(Source texts of formatted documents)

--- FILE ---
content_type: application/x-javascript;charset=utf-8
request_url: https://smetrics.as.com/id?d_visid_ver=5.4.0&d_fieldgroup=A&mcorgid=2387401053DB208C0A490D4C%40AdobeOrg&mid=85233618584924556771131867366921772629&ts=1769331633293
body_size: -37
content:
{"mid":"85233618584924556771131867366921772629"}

--

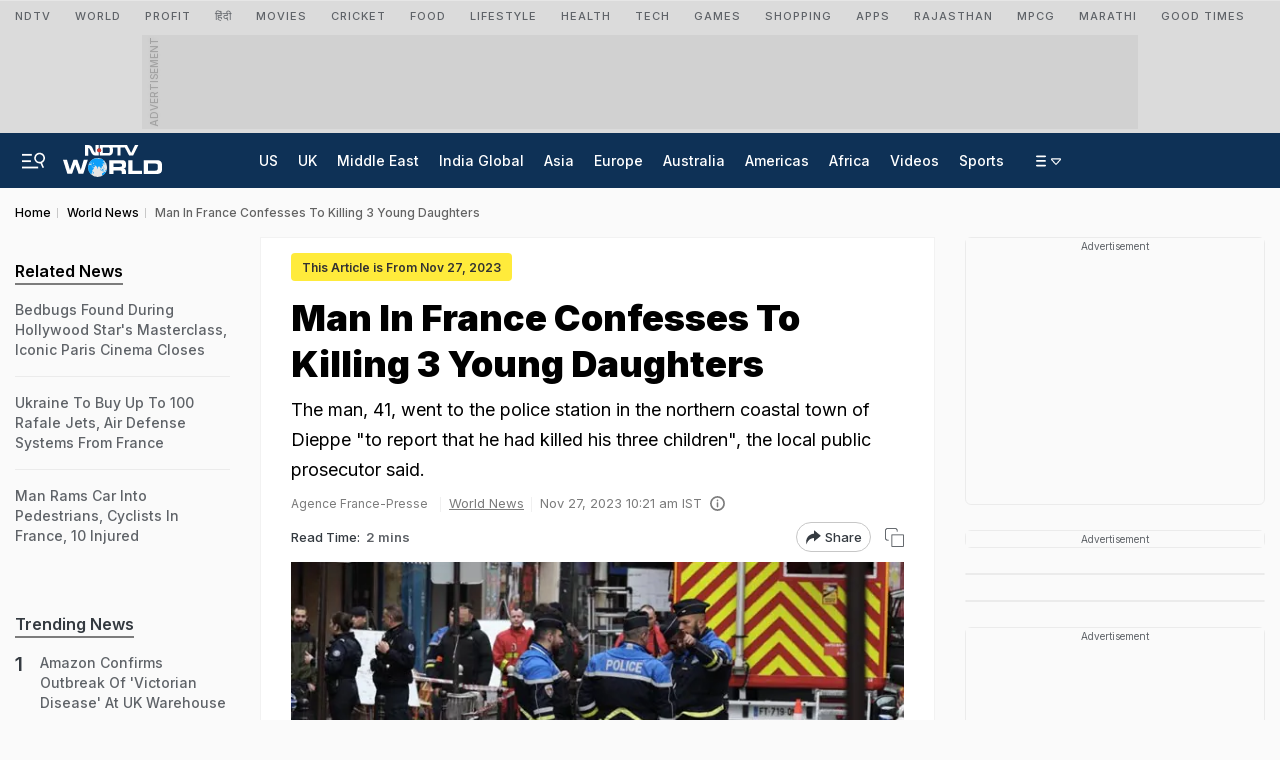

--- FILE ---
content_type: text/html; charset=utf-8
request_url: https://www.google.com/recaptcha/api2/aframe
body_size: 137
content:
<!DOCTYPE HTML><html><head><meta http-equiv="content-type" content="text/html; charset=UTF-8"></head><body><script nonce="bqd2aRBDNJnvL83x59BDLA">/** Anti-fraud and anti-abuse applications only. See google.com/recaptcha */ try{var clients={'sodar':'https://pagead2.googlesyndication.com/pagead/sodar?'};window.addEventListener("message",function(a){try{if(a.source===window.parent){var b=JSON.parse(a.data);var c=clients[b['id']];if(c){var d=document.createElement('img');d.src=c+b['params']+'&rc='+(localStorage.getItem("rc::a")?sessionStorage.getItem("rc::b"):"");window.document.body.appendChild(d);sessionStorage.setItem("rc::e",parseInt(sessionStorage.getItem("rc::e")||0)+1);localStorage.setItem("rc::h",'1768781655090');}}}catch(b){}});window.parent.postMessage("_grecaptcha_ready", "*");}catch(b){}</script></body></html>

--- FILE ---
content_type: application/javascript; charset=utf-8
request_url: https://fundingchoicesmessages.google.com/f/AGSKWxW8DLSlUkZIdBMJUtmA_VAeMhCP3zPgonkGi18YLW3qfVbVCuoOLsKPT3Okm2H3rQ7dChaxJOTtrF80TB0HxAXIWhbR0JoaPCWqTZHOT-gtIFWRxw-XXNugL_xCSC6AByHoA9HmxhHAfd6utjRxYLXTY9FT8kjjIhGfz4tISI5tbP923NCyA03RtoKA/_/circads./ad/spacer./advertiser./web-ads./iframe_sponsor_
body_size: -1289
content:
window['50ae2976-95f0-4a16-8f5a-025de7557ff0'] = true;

● **ASSIGNMENT**
Copy each line of the entries that includes the word "javascript".

● **SOLUTION TO THIS PROBLEM**
content_type: application/x-javascript;charset=utf-8
content_type: application/javascript; charset=utf-8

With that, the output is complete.